The Beast House project needs a little leadership, and the Hare-masked lieutenant just wasn’t cutting it. Our Dark Heresy group deftly slipped past Hare Mask and her Ogryn Butcher and they’re making a beeline for the head honcho, Jackal Mask.
The module describes him as huge and terrifying, with some built-in shock whip tentacles taking up one of his arms. Sadly the module is non-descript about his fate, suggesting his body is found in a trunk, skin flensed and missing an arm, so the Acolytes are never intended to take on Jackal Mask at any point. I thought that was a bit disappointing, as knowing my players, they’re desperate to exact revenge.
The project brief was quite open ended: build a big lad that could reasonably be the head of the Beast House operations, to make for an interesting foe in Dark Heresy and as a potential gang boss in Necromunda.
Building the beast
I picked up a cheap Lord of Plagues from an opportune swap and figured the massive frame would be an ideal starting point for my powerful lad. I wasn’t enthusiastic about keeping the two-handed weapon so I had a bit of a delve through the bits box to see what I could find.
Goliath arms fit perfectly! A Chain Glaive/grenade launcher combo is suitably gruesome for a boss – deadly both at range and close up.
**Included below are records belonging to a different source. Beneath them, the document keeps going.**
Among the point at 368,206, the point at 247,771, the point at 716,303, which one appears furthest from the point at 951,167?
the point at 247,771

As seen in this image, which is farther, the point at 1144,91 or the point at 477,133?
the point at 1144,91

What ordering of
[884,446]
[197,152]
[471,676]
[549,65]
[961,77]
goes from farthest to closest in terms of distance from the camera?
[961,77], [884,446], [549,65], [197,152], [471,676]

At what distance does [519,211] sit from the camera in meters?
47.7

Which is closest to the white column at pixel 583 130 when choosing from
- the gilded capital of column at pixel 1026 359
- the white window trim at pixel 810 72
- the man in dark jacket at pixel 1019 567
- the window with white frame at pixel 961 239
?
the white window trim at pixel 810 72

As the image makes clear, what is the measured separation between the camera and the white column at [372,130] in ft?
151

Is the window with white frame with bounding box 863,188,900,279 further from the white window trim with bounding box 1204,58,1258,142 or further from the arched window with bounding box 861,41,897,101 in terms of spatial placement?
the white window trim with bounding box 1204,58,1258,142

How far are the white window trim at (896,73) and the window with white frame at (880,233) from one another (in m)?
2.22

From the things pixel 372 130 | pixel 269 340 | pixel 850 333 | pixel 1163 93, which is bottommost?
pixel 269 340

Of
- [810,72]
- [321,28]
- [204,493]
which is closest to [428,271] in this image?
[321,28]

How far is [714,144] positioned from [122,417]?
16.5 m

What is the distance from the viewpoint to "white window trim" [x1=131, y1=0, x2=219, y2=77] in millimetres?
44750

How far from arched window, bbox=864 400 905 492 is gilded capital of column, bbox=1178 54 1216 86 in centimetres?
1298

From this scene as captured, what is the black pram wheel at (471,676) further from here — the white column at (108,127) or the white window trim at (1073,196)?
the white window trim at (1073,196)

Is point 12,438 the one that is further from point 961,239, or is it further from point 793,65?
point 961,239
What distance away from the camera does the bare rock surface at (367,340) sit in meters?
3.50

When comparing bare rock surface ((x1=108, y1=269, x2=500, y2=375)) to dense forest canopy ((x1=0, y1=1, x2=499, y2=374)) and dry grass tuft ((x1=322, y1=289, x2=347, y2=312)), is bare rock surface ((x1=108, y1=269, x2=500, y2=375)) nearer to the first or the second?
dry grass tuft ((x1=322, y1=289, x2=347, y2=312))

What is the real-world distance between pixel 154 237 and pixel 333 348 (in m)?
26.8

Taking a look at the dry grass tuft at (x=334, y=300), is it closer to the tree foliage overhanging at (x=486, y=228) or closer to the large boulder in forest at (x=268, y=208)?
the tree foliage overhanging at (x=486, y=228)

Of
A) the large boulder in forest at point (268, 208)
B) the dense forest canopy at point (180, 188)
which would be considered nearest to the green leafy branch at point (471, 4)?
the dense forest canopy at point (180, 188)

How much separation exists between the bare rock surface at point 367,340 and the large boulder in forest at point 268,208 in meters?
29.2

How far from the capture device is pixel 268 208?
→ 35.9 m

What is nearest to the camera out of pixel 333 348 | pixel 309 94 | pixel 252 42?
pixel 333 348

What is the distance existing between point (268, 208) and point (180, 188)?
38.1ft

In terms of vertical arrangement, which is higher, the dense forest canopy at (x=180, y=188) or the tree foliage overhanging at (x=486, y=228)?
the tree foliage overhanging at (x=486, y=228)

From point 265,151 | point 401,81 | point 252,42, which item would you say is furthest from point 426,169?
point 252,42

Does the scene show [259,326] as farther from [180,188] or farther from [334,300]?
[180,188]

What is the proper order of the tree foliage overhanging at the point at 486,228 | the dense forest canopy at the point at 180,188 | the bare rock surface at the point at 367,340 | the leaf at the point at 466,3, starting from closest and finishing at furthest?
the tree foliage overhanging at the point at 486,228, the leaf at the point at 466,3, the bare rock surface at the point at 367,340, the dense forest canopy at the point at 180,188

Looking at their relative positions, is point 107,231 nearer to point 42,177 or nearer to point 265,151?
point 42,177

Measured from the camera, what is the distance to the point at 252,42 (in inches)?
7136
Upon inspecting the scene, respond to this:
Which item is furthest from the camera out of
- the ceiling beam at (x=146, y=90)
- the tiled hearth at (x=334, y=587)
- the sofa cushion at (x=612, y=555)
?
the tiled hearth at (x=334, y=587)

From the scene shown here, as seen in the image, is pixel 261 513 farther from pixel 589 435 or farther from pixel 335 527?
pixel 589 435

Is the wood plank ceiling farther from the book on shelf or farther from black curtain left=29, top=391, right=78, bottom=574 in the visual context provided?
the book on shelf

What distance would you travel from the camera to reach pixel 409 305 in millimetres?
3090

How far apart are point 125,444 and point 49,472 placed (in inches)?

It’ll give me (the GM) some tactical flexibility for challenging the players too, as I can alternate between gas and frag grenades to keep them from bunching up too much in the pitched battle I have planned.
I covered up most of the cankers and sores (including the open belly wound) with greenstuff, as although I wanted him to be gross, I didn’t want him to be dead-man-walking praise-grandfather-nurgle type gross. Armour on the arms helped bulk him out a bit, leaving the belly open so he can remain aerodynamic when he fights.
I added a few large scars across the body to cover up the rough GS work I’d done. I figure someone who had a long career in capturing and torturing dangerous creatures might have a few nicks and scratches to show for it.
Final touch was the mask itself, one of the last things I put together. After deliberating the best way forwards, I decided that scratch-building was going to give me the closest thing I wanted. But then what – sculpt it from green stuff? Ain’t nobody got time for that.
Luckily I have a bounty of Beastman heads in my bits box and jackals have a much sharper, thinner snout than the goat/dog skulls the Beastmen are – meaning I can shave one down to get the look I want. Result!
I added two cyclinders cut from a spear shaft to look like rebreather filters and added some ears made from carved plasticard. I’d learned a lot from my work on Hare Mask, so this part was much easier than I’d anticipated.
All done, time to prime!
Painting the jackal
Jackal Mask followed the same basic painting techniques as the Beast House slavers with only a handful of differences.
There was much more skin on show here, so more time was spent on that (but not a whole lot more – finished, not perfect!) with extra attention around the scars, surrounding them with a light crimson glaze to make them look inflamed and not healed properly.
The mask was simply painted black (to cover up the mistakes from all the drybrushing and stippling I’d done), edge highlighted and washed with Nuln Oil to give it a matte look. The eyes then had a little dab of gloss varnish to make them look more like visors.
The armour had an extra wash of Carroburg Crimson to give it a slightly reddish tinge rather than the usual brown. I think it makes it stand out much better!